== Extract provided
First time cat owner guide
Adding a cat to your family is one of the most exciting things you can do, so, first off, congratulations on your decision!
We’ve got lots of advice on whether a kitten or adult cat is best for you, where to get your kitten or cat from, and even tips on how to choose a name – but this handy checklist below will help you prepare and get everything in place before you bring them home. Good luck!
Things to get for your new cat or kitten before you bring them home
- A comfy bed
- Food bowl and/or puzzle feeder
- Water bowl
- Litter tray or box. We recommend those with a removable lid as many cats like their privacy. If you have more than one cat, you’ll need one for each cat plus another one.
- Cat carrier. Watch how to get your cat used to this here.
- Toys for play
- Scratch post. Cats have natural instincts to scratch and climb and enjoy doing this – plus, getting a scratch post can help stop your cat taking their claws to your furniture!
- Grooming brush
- If you’d like your cat to wear a collar, make sure it’s a snap release type that will easily come undone if you cat gets caught on something, so they don’t get stuck or hurt themselves. We strongly recommend getting your cat microchipped, even if you plan on keeping them indoors, so they can be reunited with you if they do get lost.
Choosing a vet
Researching and choosing a veterinary practice before you bring your cat home will give you peace of mind if your cat suddenly becomes ill soon after you get them.
If you’re getting a kitten or cat without a vaccination history, you will need to take them to your vet a few weeks after they arrive home. Read more about cat vaccinations here.
Read our advice about taking your kitten to the vet for the first time to help you prepare.
Make your home cat safe
Many people have no idea that certain normal household items can be deathly to cats. Bouquets containing lilies are a no-no for cat owners. The pollen is highly toxic and at our veterinary hospitals we do treat cats who have been poisoned by licking the pollen from their fur.
Make sure to keep cleaning products and medicines stored safely away. Cats love to climb and walk across worktops and kitchen cupboards and may knock bottles or tubs off the shelves, resulting in spillages which they may then eat or lick.
Antifreeze is also toxic to cats and can cause vomiting, seizures and breathing difficulties, among other health problems. Keep your cat inside when cars are being de-iced, and call your vet immediately if you think your pet has swallowed any.
Read more about common cat poisons and toxins here.
Legal rights and responsibilities
Did you know that in the UK, pets have certain rights by law? British pet owners have a legal duty to make sure their pets’ welfare needs are met.
====
== Supplied data
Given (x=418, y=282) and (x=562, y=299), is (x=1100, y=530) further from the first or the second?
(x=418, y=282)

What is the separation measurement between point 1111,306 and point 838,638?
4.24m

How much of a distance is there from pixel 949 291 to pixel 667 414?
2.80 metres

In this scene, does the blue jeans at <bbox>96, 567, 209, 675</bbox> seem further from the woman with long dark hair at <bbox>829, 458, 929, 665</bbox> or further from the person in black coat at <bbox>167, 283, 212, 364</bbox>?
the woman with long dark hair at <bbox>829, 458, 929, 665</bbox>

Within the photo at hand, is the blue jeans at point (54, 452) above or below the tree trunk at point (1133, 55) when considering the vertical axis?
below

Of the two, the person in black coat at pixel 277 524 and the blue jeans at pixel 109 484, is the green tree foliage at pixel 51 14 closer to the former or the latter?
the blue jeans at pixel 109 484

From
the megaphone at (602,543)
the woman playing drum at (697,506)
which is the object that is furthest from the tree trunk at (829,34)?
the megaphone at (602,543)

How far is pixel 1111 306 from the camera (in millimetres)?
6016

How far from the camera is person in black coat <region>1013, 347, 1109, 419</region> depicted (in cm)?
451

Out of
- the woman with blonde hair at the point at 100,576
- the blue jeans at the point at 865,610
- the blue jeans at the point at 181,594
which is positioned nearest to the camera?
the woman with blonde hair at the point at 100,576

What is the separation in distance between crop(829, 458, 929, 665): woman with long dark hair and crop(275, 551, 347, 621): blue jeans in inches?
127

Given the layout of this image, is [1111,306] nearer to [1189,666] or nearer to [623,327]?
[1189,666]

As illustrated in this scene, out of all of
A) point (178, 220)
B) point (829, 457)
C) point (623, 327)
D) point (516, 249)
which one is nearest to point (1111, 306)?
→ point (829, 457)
====
== Supplied data
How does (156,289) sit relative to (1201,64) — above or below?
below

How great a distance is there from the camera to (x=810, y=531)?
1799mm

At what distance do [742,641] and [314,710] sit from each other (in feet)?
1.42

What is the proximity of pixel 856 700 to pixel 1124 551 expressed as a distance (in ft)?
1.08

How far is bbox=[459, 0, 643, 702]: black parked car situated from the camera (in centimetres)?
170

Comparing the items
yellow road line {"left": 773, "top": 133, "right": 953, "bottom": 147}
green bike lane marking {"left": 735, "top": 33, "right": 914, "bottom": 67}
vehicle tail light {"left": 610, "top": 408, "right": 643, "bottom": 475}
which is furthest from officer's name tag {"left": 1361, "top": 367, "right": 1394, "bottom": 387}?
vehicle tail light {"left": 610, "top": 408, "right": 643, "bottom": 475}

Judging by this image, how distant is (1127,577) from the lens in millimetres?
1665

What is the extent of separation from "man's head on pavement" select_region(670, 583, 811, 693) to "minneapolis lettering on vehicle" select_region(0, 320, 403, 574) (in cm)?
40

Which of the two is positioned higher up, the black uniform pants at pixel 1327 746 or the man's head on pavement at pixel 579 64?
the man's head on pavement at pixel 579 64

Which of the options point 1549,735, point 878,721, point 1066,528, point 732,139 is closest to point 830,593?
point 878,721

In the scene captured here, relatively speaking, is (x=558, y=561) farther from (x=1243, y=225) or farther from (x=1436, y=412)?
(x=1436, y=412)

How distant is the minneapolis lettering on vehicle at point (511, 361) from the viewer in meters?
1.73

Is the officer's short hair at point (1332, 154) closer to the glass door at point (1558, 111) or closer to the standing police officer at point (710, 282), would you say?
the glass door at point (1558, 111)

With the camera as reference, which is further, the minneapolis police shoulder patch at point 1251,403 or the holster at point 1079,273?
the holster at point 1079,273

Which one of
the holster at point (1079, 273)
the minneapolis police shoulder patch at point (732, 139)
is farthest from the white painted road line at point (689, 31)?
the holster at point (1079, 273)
====
== Supplied data
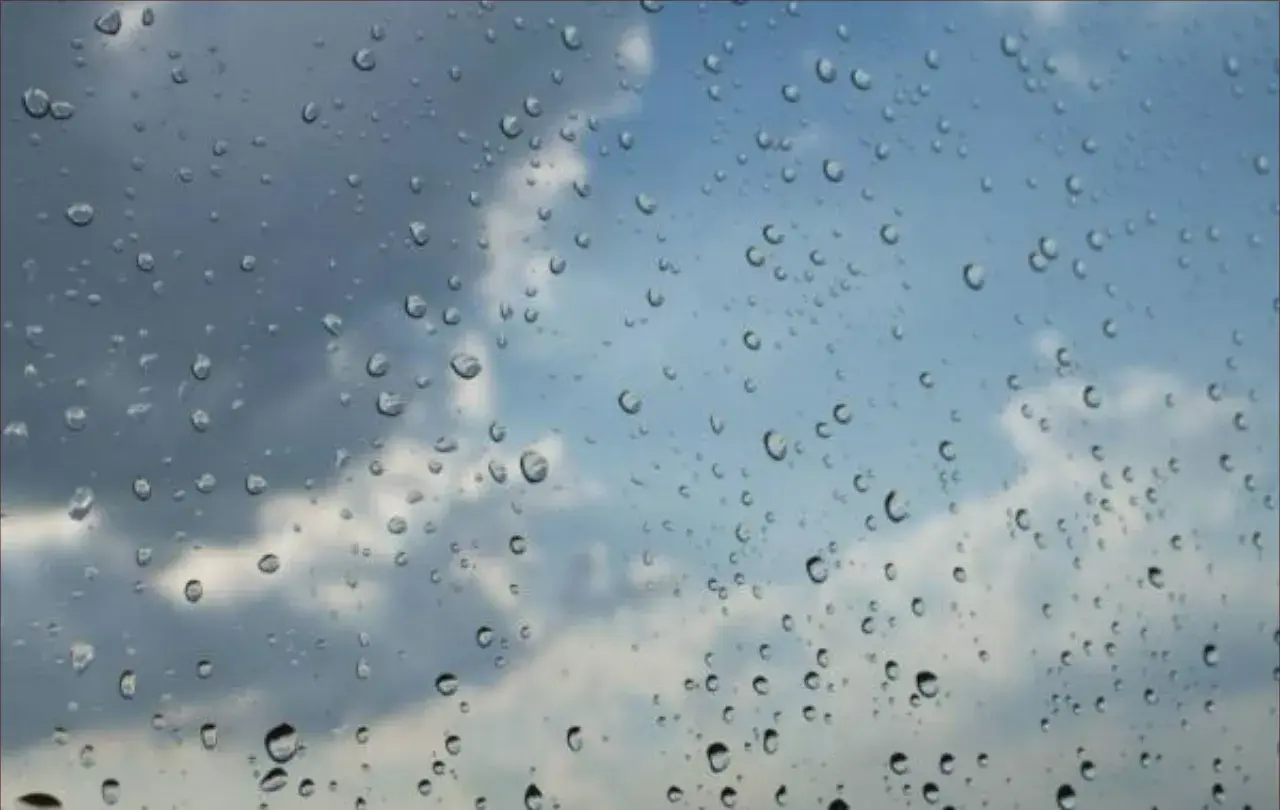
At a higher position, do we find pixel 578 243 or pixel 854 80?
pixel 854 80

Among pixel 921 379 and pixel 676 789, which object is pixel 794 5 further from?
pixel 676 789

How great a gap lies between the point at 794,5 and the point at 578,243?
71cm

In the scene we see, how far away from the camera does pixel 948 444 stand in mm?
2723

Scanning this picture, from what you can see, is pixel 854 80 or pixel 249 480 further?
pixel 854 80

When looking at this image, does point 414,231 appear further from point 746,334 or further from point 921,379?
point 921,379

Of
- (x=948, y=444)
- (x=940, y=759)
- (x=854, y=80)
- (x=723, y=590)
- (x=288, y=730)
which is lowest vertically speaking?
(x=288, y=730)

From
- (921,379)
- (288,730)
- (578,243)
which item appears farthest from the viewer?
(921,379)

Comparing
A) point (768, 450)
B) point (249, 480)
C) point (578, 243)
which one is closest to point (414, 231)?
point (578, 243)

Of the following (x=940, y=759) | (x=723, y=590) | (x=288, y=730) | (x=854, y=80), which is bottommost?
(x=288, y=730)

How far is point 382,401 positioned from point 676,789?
====
■ Exercises:
[A] Copy the stretch of the guide for first-time cat owners from "- Toys for play" through "to your furniture!" word for word.
[B] Carry on writing the guide for first-time cat owners from the point where it stops.

■ Activity answers:
[A]
- Toys for play
- Scratch post. Cats have natural instincts to scratch and climb and enjoy doing this – plus, getting a scratch post can help stop your cat taking their claws to your furniture!

[B]
All kittens and cats have the legal right to:
• live in a suitable environment
• eat a suitable diet
• exhibit normal behaviour patterns
• be housed with, or apart from, other animals suitable for their species
• be protected from pain, suffering, injury and disease
You may also hear people referring to the five welfare needs as the ‘five freedoms’. Failing to meet a cat’s welfare needs could cause them to become sick, hurt, upset or stressed – and owners who fail to meet their cat’s welfare needs could be prosecuted.
Tips from real life cat owners
We asked real cat owners at Blue Cross for their top tips, and the things they wished they'd known when they first got their cats. This is what they told us:
“I wish someone had told me how long it will take to train them to use a cat flap! You will need perseverance and lots and lots of treats and roast chicken.”
“My one piece of advice is if you get a long or semi-long haired cat – then get them used to being brushed when they are a kitten! Because trying to brush a fully grown moggy who needs to be brushed but doesn’t want to be, is not fun.”
Owner of Quade (a long-haired cat!)
“Know that kittens will chew and eat anything they get their paws on, just like dogs, especially when it is food related. Kittens like to eat cat and dog treats!”
Teddy and Franklin’s owner
“I wish someone had told me to get pet insurance. I rescued a darling tabbycat who had been a stray for some time. My parents said ‘don’t bother with insurance, we’ve always had moggies and they never have any health problems…’ Famous last words.
“About six months in she ended up having to have a rather serious operation which cost somewhere in the region of about £2,000. I now would never not have pet insurance and lifetime pet insurance at that. It’s emotionally distressing enough when your pet falls ill, let alone the worry of how you’re going to pay for it!”